Rough week for the Supe clan. We tried our luck at another new-to-us trail in the area, Purser Park. For the most part, it's a very mild trail.
First part, "The Enchanted Forest", is very freaky ride through some very narrowly spaced tall trees with the ground covered in pine straw. The entire ride section is like being on a skinny that never ends, as there are only a few areas where you're not trying to avoid clipping your bars on a tree. The photo below that I found online is from one of the "breaks" in the trail. Outside of the breaks, there isn't a single part of the trail where you can't stretch your arms out and touch two trees in any direction. I don't think its even rideable with an 800mm bar set.
However, there were more than a handful of tricky spots in the trail. There are two pretty rowdy descents with loose over hard soil that you basically can't brake on without locking up the tires.
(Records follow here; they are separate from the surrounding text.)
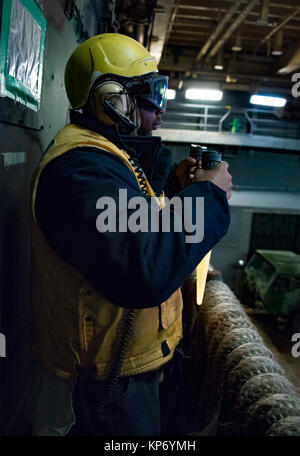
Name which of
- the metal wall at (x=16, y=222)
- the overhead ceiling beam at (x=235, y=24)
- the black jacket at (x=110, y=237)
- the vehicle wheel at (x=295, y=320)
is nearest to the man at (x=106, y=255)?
the black jacket at (x=110, y=237)

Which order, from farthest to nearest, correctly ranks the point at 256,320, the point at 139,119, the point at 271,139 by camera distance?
the point at 271,139, the point at 256,320, the point at 139,119

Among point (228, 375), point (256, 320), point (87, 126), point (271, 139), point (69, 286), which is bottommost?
point (256, 320)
I narrowly escaped them both. Junior was not so lucky on the one that requires a sharp fast turn onto a bridge and went OTB. No major injury, but plenty of scrapes and bruising. It really spooked her though - she ended up walking almost the last 1/3 of the trail because of it. She and Mrs. Supe went from "this is our favorite trail yet!" to "we're never coming back here".
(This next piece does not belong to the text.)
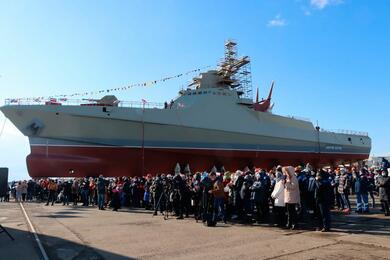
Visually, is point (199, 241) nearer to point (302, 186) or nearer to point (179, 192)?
point (302, 186)

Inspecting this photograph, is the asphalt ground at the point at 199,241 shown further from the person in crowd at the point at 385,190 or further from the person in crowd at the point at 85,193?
the person in crowd at the point at 85,193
There were also a couple really sharp, really sudden, zero momentum climbs over HUGE roots. Enough so that you question whether or not they alternate trail direction each year based on how some of the features are set up. One of those climbs was a no go, and I managed to flatten a couple saplings in the process. On another of those climbs, my foot slid off the pedal, shredding/hooking my shoelace and destroying my shin against the pedals. One section had a mundane wood not-so-skinny through a section, but started off slow and off camber, so I humpty-dumptied it off the side. Mrs. Supe thought it was hilarious... until she did the exact same thing, but scratched up her arm in the process.
Of course, what all this boils down to is me needing to upgrade the Marlin again, so I ordered a Suntour Epixon air fork for it. I am actually going to swap the Rockshox 29er fork onto Junior's bike (which is a 27.5) and ride it myself to see how it feels. Since that's a true XC bike, it has a very shallow head angle, and that Suntour XCT garbage fork on the front is just acting like a pogo stick on the downhills and self destructing. The Rockshox coil fork is pretty good and the preload adjustment actually works, so I'm curious to see how the ride will be affected, given that the 29er fork will actually slacken the head tube angle.